November 2009


In his luminous essay Information obesity, Ned Gulley illustrates the paradox of choice:

I’m reading about the Mohawk Trail, where the Cold River crashes noisily down the granitic glacier-fractured hillside. Where whispering understory birches are sheltered by towering firs. Now my mouth is watering. I have to go. I am referred to ReserveAmerica, a well-built web site that manages thousands of parks nationwide, and — DAMN! Mohawk Trail State Forest is booked solid. I start researching other nearby campgrounds, and now I’m sucked into the game. Unfortunately, ReserveAmerica lets you pick your campsite from an interactive map, and my book tells you which sites are the very best at each campground.

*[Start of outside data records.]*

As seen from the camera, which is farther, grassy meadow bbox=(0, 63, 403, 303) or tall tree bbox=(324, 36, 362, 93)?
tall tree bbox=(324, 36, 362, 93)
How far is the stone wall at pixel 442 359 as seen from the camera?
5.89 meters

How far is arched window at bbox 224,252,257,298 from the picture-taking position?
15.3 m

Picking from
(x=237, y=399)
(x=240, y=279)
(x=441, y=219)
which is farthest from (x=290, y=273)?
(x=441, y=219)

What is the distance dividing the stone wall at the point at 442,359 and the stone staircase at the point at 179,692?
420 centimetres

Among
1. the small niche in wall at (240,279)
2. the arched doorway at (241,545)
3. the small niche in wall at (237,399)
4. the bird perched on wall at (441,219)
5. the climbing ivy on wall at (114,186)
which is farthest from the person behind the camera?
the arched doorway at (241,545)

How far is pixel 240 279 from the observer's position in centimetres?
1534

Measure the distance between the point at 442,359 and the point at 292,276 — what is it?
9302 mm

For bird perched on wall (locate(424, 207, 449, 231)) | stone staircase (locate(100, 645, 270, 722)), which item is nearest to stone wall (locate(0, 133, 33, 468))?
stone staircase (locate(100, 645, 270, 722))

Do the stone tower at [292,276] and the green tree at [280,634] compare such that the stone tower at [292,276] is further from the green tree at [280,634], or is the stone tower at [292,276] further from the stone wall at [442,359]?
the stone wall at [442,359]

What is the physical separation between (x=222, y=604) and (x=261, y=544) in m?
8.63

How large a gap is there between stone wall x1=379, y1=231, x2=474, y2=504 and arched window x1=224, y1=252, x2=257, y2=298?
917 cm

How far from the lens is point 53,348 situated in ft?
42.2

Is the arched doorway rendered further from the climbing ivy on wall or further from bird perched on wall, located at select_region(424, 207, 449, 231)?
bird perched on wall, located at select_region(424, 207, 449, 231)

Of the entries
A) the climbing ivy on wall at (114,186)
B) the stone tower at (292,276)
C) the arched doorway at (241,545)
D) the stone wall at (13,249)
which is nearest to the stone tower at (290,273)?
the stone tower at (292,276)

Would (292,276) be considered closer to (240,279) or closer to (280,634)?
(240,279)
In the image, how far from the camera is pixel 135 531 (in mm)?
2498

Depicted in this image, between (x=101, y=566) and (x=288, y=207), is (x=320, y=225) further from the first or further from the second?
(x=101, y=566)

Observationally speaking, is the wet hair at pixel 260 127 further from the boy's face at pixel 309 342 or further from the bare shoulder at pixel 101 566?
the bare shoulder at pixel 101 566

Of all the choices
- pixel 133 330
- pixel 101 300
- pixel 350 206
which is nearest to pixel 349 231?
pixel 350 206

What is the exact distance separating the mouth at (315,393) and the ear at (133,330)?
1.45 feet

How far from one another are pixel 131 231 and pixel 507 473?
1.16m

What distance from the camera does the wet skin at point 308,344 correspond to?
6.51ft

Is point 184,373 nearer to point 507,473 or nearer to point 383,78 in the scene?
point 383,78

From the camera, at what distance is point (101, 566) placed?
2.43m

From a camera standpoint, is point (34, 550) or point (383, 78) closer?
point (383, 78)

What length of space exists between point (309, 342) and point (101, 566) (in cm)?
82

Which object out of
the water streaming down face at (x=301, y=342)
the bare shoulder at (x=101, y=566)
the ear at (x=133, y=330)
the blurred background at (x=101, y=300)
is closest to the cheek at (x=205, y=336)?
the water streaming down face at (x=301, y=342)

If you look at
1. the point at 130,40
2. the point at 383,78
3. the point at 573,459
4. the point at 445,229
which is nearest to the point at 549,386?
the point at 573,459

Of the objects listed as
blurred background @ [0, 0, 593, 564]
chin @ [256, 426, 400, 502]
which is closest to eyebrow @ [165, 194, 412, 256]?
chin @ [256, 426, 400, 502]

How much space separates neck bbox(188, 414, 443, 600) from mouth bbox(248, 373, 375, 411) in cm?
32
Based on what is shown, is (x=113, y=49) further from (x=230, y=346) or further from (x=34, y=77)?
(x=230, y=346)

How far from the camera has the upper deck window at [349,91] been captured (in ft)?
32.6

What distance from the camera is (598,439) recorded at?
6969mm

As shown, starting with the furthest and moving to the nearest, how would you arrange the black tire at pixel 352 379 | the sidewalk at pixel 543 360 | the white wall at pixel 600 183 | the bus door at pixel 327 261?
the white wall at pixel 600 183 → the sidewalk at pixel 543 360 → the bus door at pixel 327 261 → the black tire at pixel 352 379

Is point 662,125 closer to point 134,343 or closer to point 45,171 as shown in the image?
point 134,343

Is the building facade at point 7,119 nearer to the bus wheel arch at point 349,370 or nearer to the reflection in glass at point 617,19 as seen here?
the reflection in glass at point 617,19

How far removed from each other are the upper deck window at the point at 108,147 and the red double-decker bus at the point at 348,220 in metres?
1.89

Just when you start to salivate about the perfect spot, your dream is dashed by some early bird camper who’s beaten you to the reservation. You can cycle through this process for hours.

I borrow the phrase paradox of choice from Barry Schwartz, who argues in a compelling TED talk that as we broaden our options in all areas, we ratchet up our expectations about how good those options will be. The result is disappointment.

Less is more — except when it isn’t. My counterexample is a recent quest of mine for a particular kind of double-stick tape I needed for an interior storm window project. Key criteria included width (roughly 5/8″) and type of adhesion (plastic to wood). Web search yielded a bewildering array of choices, from various sources, but no way to filter by my criteria. This isn’t some idle consumer whim. I’m trying to save energy in the most effective way I can. I want to see as many qualifying choices as possible. But I can’t.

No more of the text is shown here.